* _Artigo_:
+ + + +

Ontem o Papa Francisco celebrou a Missa "versus Deum" e levantou-se, novamente, a questão da Missa "ad orientem". Os
que se lembram da “Missa antiga” ou os que participam ainda dela, a Missa
tridentina ou gregoriana, sabem que o sacerdote está voltado para o sacrário ou
para a cruz, ou ainda para o retábulo do altar-mor. Mal interpretando, dizia-se
(e ainda alguns insistem em dizer) que o padre celebrava “de costas para o povo”.
A verdade é que o padre celebrava “de frente para Deus” e, junto do povo, como
um capitão, guiava a nau da Igreja rumo ao mistério do céu; juntos, na mesma
direção, pastor e ovelhas se colocavam em marcha para o Senhor.
Após
o Concílio Vaticano II, interpretou-se (sem bases específicas) que a “Missa Nova”

+ + + +

* _Objetivo_: Transcreva palavra por palavra o trecho do artigo sobre a Missa "ad orientem" que começa com as palavras que contêm "A verdade é" e termina com "para o Senhor.".

* _Informações registradas_:

+ + + +

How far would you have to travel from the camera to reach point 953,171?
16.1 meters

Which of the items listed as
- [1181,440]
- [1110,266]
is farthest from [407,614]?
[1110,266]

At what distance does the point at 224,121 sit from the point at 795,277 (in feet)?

+ + + +

* _Solução do problema_:
A verdade é que o padre celebrava “de frente para Deus” e, junto do povo, como
um capitão, guiava a nau da Igreja rumo ao mistério do céu; juntos, na mesma
direção, pastor e ovelhas se colocavam em marcha para o Senhor.